Stimuli were presented using MATLAB with the Psychtoolbox 365 (http://psychtoolbox.org) (screen resolution: 1600 × 1280).
Social trait judgment ratings of the CelebA stimuli
To examine whether face familiarity modulates social trait judgments (Figure S1A), we acquired trait ratings from patients using a set of social traits that most comprehensively characterize social trait judgments,66 including warm, critical, competent, practical, feminine, strong, youthful, and charismatic. These social traits represent the four core psychological dimensions of comprehensive trait judgments of faces (warmth, competence, femininity, and youth; 2 traits per dimension), and they were well validated in the previous study.66 Patients were asked to rate the faces on eight social traits using a 7-point Likert scale through an online rating task.
Electrophysiology
We recorded using implanted depth electrodes in the amygdala and hippocampus from patients with pharmacologically intractable epilepsy. Target locations in the amygdala and hippocampus were determined by the neurosurgeon based solely on clinical need and verified using post-implantation CT. At each site, we recorded from eight 40 μm microwires inserted into a clinical electrode as described previously.67,68 Efforts were always made to avoid passing the electrode through a sulcus, and its attendant sulcal blood vessels, and thus the location varied but was always well within the body of the targeted area. Microwires projected medially out at the end of the depth electrode and examination of the microwires after removal suggests a spread of about 20–30°. The amygdala electrodes were likely sampling neurons in the mid-medial part of the amygdala and the most likely microwire location is the basomedial nucleus or possibly the deepest part of the basolateral nucleus. Bipolar wide-band recordings (0.1–9000 Hz), using one of the eight microwires as reference, were sampled at 32 kHz and stored continuously for offline analysis with a Neuralynx system. The raw signal was filtered with a zero-phase lag 300–3000 Hz bandpass filter and spikes were sorted using a semi-automatic template matching algorithm as described previously.69 Units were carefully isolated and recording and spike sorting quality were assessed quantitatively.28
Consistent with our previous studies,27,28,70–73 only single units with an average firing rate of at least 0.15 Hz throughout the entire task were considered. Trials were aligned to stimulus onset. For the CelebA and FBI stimuli, we used the mean firing rate in a time window 250 ms–1250 ms after stimulus onset as the response to each face. For FaceGen stimuli, we used the mean firing rate in a time window 250 ms–1750 ms after stimulus onset as the response to each face.32
Eye tracking
Patients were recorded with a remote non-invasive infrared Eyelink 1000 system (SR Research, Canada) (Figures S1B–S1I). One of the eyes was tracked at 500 Hz. The eye tracker was calibrated with the built-in 9-point grid method at the beginning of each block. Fixation extraction was carried out using software supplied with the Eyelink eye tracking system. Saccade detection required a deflection greater than 0.1°, with a minimum velocity of 30/s and a minimum acceleration of 8000/s2, sustained for at least 4 ms. Fixations were defined as the complement of a saccade, i.e., periods without saccades. Analysis of the eye movement record was carried out offline after completion of the experiments.

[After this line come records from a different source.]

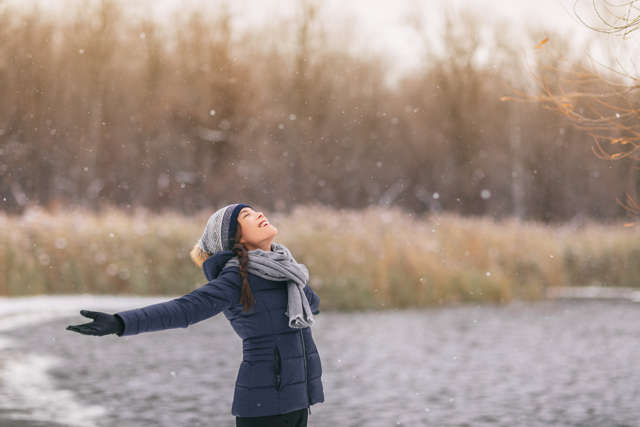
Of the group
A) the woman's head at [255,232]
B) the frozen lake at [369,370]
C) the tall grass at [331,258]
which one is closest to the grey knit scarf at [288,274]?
the woman's head at [255,232]

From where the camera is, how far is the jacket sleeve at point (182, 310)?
2.82m

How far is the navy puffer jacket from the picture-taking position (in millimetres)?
3127

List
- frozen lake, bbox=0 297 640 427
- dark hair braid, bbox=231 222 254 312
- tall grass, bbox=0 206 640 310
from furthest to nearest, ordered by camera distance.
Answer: tall grass, bbox=0 206 640 310, frozen lake, bbox=0 297 640 427, dark hair braid, bbox=231 222 254 312

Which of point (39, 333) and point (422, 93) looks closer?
point (39, 333)

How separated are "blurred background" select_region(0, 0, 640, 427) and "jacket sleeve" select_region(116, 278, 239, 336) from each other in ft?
6.96

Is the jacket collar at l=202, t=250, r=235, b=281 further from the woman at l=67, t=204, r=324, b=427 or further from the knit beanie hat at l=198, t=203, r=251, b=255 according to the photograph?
the knit beanie hat at l=198, t=203, r=251, b=255

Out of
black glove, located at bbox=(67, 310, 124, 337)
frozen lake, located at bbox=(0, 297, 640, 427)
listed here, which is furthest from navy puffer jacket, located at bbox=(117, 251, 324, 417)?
frozen lake, located at bbox=(0, 297, 640, 427)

To quantitatively compare the fixation densities within certain parts of the face, we defined three rectangular ROIs: eyes, mouth, and nose. The fixation density was calculated for each session during the entire 1 s stimulus period, and was normalized within each session. Fixation locations were smoothed using a 2D Gaussian kernel (kernel size = 0.04 * image height by 0.04 * image width) with a standard deviation of 10 pixels.
We excluded sessions that had fewer than 10 fixations onto each facial region of interest (ROI) due to a substantial amount of missing eye tracking data, resulting in a total of 21 sessions for the CelebA stimuli and 16 sessions for the FBI stimuli for further analysis.
QUANTIFICATION AND STATISTICAL ANALYSIS
Response index for single trials
To combine both types of familiarity-selective neurons (i.e., neurons with a greater response to familiar faces or unfamiliar faces) for group analysis, we calculated a single-trial response index (Figure S2A). For each neuron we quantified whether its response differed between familiar faces and unfamiliar faces using a single-trial index, (Equation 1; Equation 2). The facilitates group analysis and comparisons between different types of neurons, as motivated by previous studies.70,74 The quantifies the response during trial relative to the mean response to all unfamiliar faces and baseline (the interval right before stimulus onset). The mean response and baseline were calculated individually for each neuron.
Neurons with a greater response to familiar faces:
| (Equation 1) |
Neurons with a greater response to unfamiliar faces:
| (Equation 2) |
For each trial is the baseline normalized mean firing rate (FR) during an interval from 250 ms to 1250 ms after stimulus onset (the same time interval as neuron selection). Different time intervals were tested as well, to ensure that results were qualitatively the same and not biased by particular spike bins.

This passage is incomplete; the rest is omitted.